- _Request_:
Copy the data below word for word, leaving out the pictures.

** Start **

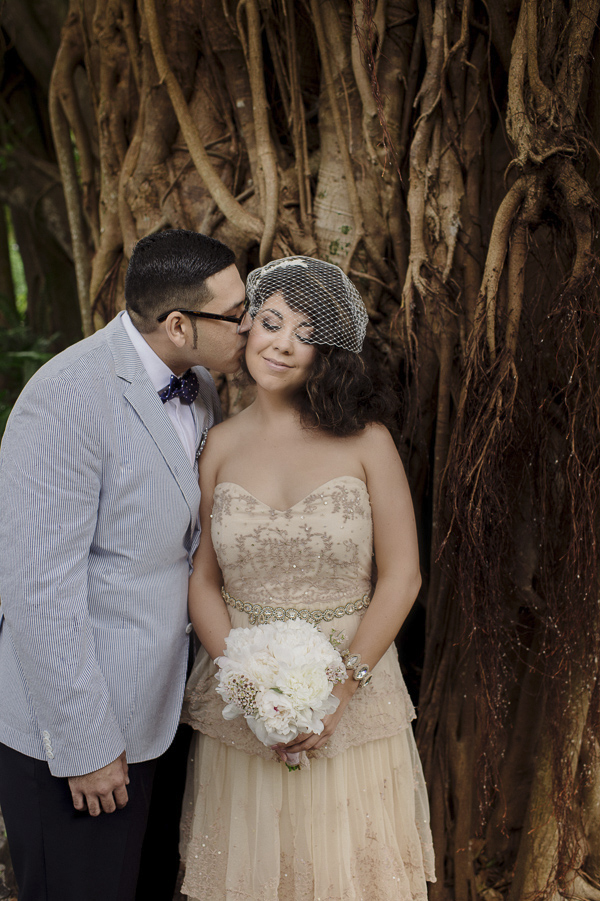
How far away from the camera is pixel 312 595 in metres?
1.58

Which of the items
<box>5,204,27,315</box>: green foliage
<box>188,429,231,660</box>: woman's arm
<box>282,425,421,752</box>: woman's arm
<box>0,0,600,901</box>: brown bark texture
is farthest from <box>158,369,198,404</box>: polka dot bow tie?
<box>5,204,27,315</box>: green foliage

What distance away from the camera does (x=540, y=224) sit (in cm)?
174

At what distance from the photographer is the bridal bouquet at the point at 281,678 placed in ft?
4.20

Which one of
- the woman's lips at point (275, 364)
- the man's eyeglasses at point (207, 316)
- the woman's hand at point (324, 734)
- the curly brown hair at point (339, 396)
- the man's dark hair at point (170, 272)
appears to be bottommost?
the woman's hand at point (324, 734)

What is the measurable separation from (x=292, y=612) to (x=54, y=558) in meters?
0.59

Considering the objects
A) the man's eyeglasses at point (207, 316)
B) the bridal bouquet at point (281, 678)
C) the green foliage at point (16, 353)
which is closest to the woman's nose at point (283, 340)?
the man's eyeglasses at point (207, 316)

** End **

- _Expected output_:
How far away from the camera is pixel 312 595 in metres?
1.58

Which of the items
<box>5,204,27,315</box>: green foliage
<box>188,429,231,660</box>: woman's arm
<box>282,425,421,752</box>: woman's arm
<box>0,0,600,901</box>: brown bark texture
is farthest from <box>158,369,198,404</box>: polka dot bow tie?
<box>5,204,27,315</box>: green foliage

What distance away from the camera does (x=540, y=224) sit (in cm)?
174

At what distance from the photographer is the bridal bouquet at the point at 281,678 placed in ft?
4.20

Which one of
- the woman's lips at point (275, 364)
- the man's eyeglasses at point (207, 316)
- the woman's hand at point (324, 734)
- the curly brown hair at point (339, 396)
- the man's dark hair at point (170, 272)
appears to be bottommost?
the woman's hand at point (324, 734)

What is the measurable separation from (x=292, y=612) to (x=54, y=558) in meters?
0.59

Considering the objects
A) the man's eyeglasses at point (207, 316)
B) the bridal bouquet at point (281, 678)
C) the green foliage at point (16, 353)
which is closest to the woman's nose at point (283, 340)?
the man's eyeglasses at point (207, 316)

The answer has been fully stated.